Chaque source porte au minimum une uri:. Les champs additionnels — layer, geometry, crs, format — sont logiques (jamais l'encodage physique : voir Q3 — geometry-agnostic DSL).

yaml
sources:
  cadastre:
    uri: ./parcelles.gpkg
    layer: parcelles
    geometry: geom        # nom logique de la colonne géométrie
    crs: EPSG:2154
  remote_plu:
    uri: https://wfs.example.com/geoserver/wfs?service=WFS&typeName=plu
  s3_buildings:
    uri: s3://bucket/buildings.parquet

Le routage par schéma d'URI est automatique : fichier local → LayerSourceConfigModel, distant → registre SOURCES + LazyFetcher (réutilise la fondation v1.9.0).

staging: — façade engine + CDC

yaml
staging:
  engine: duckdb          # ou postgis, gpkg, spatialite
  attach: true            # lazy ATTACH via LayerRegistry
  cdc: off                # off | snapshot | incremental

engine: est global, pas par-modèle — décision ADR 0005 (la complexité par-modèle n'est pas justifiée pour le tier ciblé). attach: câble LayerRegistry.install(). cdc: câble les modules persistence/ (duckdb_diff_engine, change_log_watcher).

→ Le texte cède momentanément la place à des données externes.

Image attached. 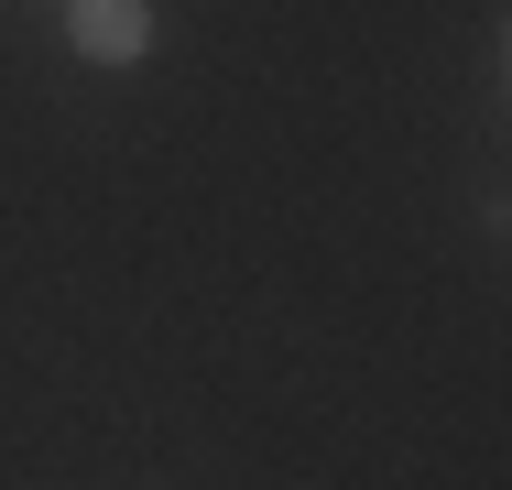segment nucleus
<instances>
[{"instance_id":"1","label":"nucleus","mask_w":512,"mask_h":490,"mask_svg":"<svg viewBox=\"0 0 512 490\" xmlns=\"http://www.w3.org/2000/svg\"><path fill=\"white\" fill-rule=\"evenodd\" d=\"M66 33L88 66H142L153 44V0H66Z\"/></svg>"}]
</instances>
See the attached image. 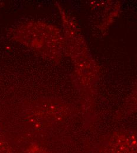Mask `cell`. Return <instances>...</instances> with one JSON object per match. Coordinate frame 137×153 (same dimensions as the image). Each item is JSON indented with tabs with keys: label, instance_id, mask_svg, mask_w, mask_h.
Listing matches in <instances>:
<instances>
[{
	"label": "cell",
	"instance_id": "6da1fadb",
	"mask_svg": "<svg viewBox=\"0 0 137 153\" xmlns=\"http://www.w3.org/2000/svg\"><path fill=\"white\" fill-rule=\"evenodd\" d=\"M32 153H47L46 151L41 149H36L34 150Z\"/></svg>",
	"mask_w": 137,
	"mask_h": 153
}]
</instances>
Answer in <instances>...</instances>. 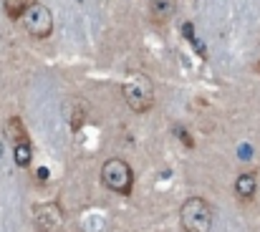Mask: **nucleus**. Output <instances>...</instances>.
<instances>
[{"mask_svg": "<svg viewBox=\"0 0 260 232\" xmlns=\"http://www.w3.org/2000/svg\"><path fill=\"white\" fill-rule=\"evenodd\" d=\"M121 91H124L126 106L132 111H137V114H147L154 106V83H152V78L139 74V71H134L132 76L126 78Z\"/></svg>", "mask_w": 260, "mask_h": 232, "instance_id": "f257e3e1", "label": "nucleus"}, {"mask_svg": "<svg viewBox=\"0 0 260 232\" xmlns=\"http://www.w3.org/2000/svg\"><path fill=\"white\" fill-rule=\"evenodd\" d=\"M179 222L184 232H210L212 227V207L202 197H189L179 207Z\"/></svg>", "mask_w": 260, "mask_h": 232, "instance_id": "f03ea898", "label": "nucleus"}, {"mask_svg": "<svg viewBox=\"0 0 260 232\" xmlns=\"http://www.w3.org/2000/svg\"><path fill=\"white\" fill-rule=\"evenodd\" d=\"M101 184L109 192L129 194L132 187H134V172H132V167L124 159H109L101 167Z\"/></svg>", "mask_w": 260, "mask_h": 232, "instance_id": "7ed1b4c3", "label": "nucleus"}, {"mask_svg": "<svg viewBox=\"0 0 260 232\" xmlns=\"http://www.w3.org/2000/svg\"><path fill=\"white\" fill-rule=\"evenodd\" d=\"M23 28L33 36V38H46V36H51V30H53V15H51V10L46 8V5H41V3H30L28 8H25V13H23Z\"/></svg>", "mask_w": 260, "mask_h": 232, "instance_id": "20e7f679", "label": "nucleus"}, {"mask_svg": "<svg viewBox=\"0 0 260 232\" xmlns=\"http://www.w3.org/2000/svg\"><path fill=\"white\" fill-rule=\"evenodd\" d=\"M33 222L38 232H58L63 227V212L56 202H43L33 207Z\"/></svg>", "mask_w": 260, "mask_h": 232, "instance_id": "39448f33", "label": "nucleus"}, {"mask_svg": "<svg viewBox=\"0 0 260 232\" xmlns=\"http://www.w3.org/2000/svg\"><path fill=\"white\" fill-rule=\"evenodd\" d=\"M177 13V0H149V15L154 23H170Z\"/></svg>", "mask_w": 260, "mask_h": 232, "instance_id": "423d86ee", "label": "nucleus"}, {"mask_svg": "<svg viewBox=\"0 0 260 232\" xmlns=\"http://www.w3.org/2000/svg\"><path fill=\"white\" fill-rule=\"evenodd\" d=\"M255 189H258V179H255V174L245 172V174H240V177L235 179V192H238V197L250 200V197L255 194Z\"/></svg>", "mask_w": 260, "mask_h": 232, "instance_id": "0eeeda50", "label": "nucleus"}, {"mask_svg": "<svg viewBox=\"0 0 260 232\" xmlns=\"http://www.w3.org/2000/svg\"><path fill=\"white\" fill-rule=\"evenodd\" d=\"M8 137H10V142H13V144H25V142H28L25 124H23L18 116H13V119L8 121Z\"/></svg>", "mask_w": 260, "mask_h": 232, "instance_id": "6e6552de", "label": "nucleus"}, {"mask_svg": "<svg viewBox=\"0 0 260 232\" xmlns=\"http://www.w3.org/2000/svg\"><path fill=\"white\" fill-rule=\"evenodd\" d=\"M3 5H5L8 18H23V13H25V8L30 3L28 0H3Z\"/></svg>", "mask_w": 260, "mask_h": 232, "instance_id": "1a4fd4ad", "label": "nucleus"}, {"mask_svg": "<svg viewBox=\"0 0 260 232\" xmlns=\"http://www.w3.org/2000/svg\"><path fill=\"white\" fill-rule=\"evenodd\" d=\"M15 161L18 167H28L30 164V144H15Z\"/></svg>", "mask_w": 260, "mask_h": 232, "instance_id": "9d476101", "label": "nucleus"}, {"mask_svg": "<svg viewBox=\"0 0 260 232\" xmlns=\"http://www.w3.org/2000/svg\"><path fill=\"white\" fill-rule=\"evenodd\" d=\"M84 119H86V109L79 104V106L71 111V129H74V131H79V129H81V124H84Z\"/></svg>", "mask_w": 260, "mask_h": 232, "instance_id": "9b49d317", "label": "nucleus"}, {"mask_svg": "<svg viewBox=\"0 0 260 232\" xmlns=\"http://www.w3.org/2000/svg\"><path fill=\"white\" fill-rule=\"evenodd\" d=\"M258 74H260V63H258Z\"/></svg>", "mask_w": 260, "mask_h": 232, "instance_id": "f8f14e48", "label": "nucleus"}, {"mask_svg": "<svg viewBox=\"0 0 260 232\" xmlns=\"http://www.w3.org/2000/svg\"><path fill=\"white\" fill-rule=\"evenodd\" d=\"M0 152H3V144H0Z\"/></svg>", "mask_w": 260, "mask_h": 232, "instance_id": "ddd939ff", "label": "nucleus"}]
</instances>
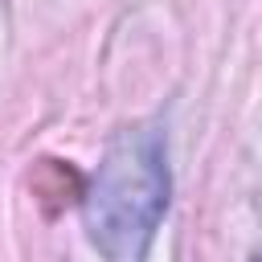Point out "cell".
<instances>
[{
    "mask_svg": "<svg viewBox=\"0 0 262 262\" xmlns=\"http://www.w3.org/2000/svg\"><path fill=\"white\" fill-rule=\"evenodd\" d=\"M86 229L106 262H143L168 213V156L156 127H127L111 139L90 192Z\"/></svg>",
    "mask_w": 262,
    "mask_h": 262,
    "instance_id": "cell-1",
    "label": "cell"
}]
</instances>
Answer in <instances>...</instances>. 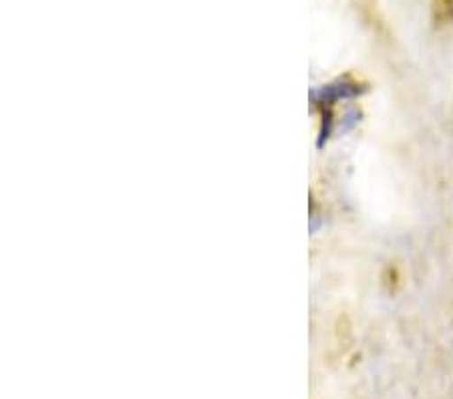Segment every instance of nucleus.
Masks as SVG:
<instances>
[{
  "instance_id": "f257e3e1",
  "label": "nucleus",
  "mask_w": 453,
  "mask_h": 399,
  "mask_svg": "<svg viewBox=\"0 0 453 399\" xmlns=\"http://www.w3.org/2000/svg\"><path fill=\"white\" fill-rule=\"evenodd\" d=\"M443 11L445 17H449L453 20V0H443Z\"/></svg>"
}]
</instances>
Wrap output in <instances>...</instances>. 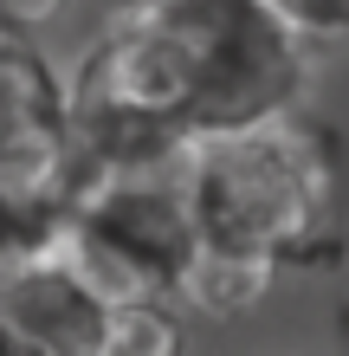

models: — le DAG déclaratif

Chaque modèle décrit comment dériver une couche à partir des sources ou d'autres modèles. La forme imbriquée est la seule syntaxe d'auteur ; la compilation produit PipelineSpec.steps côté moteur.

yaml
models:
  <nom>:
    select: <source-ou-modèle>     # référence amont obligatoire
    transform:                      # chaîne de capabilities
      - <capability_name>: { <params> }
      - <capability_name>: { with: <ref>, <params> }
    materialize: view               # view | table | incremental
    refresh: manual                 # manual | on_change | schedule
    assert: [...]                   # data-quality gates

select: et with: — résolution des références

  • select: <source> → la source est chargée et passée comme entrée principale du modèle.
  • select: <autre_modèle> → le modèle aval lit le résultat matérialisé de l'amont.
  • with: <ref> à l'intérieur d'un transform → entrée secondaire (e.g. spatial_join/attribute_join). La référence est routée via le paramètre ref_layer du moteur.

Les références sont validées au load-time : une référence non résolue ou un cycle inter-modèle lève ManifestValidationError avant exécution (voir gispulse explain ci-dessous).

materialize: — modes de matérialisation

ModeSémantiqueQuand l'utiliser
view (défaut)Résultat gardé en mémoire ; recalculé à chaque runModèle intermédiaire, sortie volatile
tableEn mémoire et enregistré sur le moteur (engine.register) sous elt_<nom>Modèle référencé par un push-down SQL aval
incrementalRe-transforme uniquement les lignes changées ; premier run = snapshotModèles "lourds" sur sources CDC

Note 2026-05-20 : incremental requiert staging.cdc: incremental + une clé d'incrément. La sémantique est figée par ADR 0005 ; le câblage (delta CDC + cascade DELETE + refresh schedule) arrive dans la continuation de #249.

refresh: — stratégie de rafraîchissement

  • manual (défaut) : recompute à chaque appel de gispulse run ou GISPulseApp.run_manifest().
  • on_change : recompute uniquement si une source amont a changé (court-circuit basé sur le CDC).
  • schedule : à venir — câblage cron via runtime.scheduler.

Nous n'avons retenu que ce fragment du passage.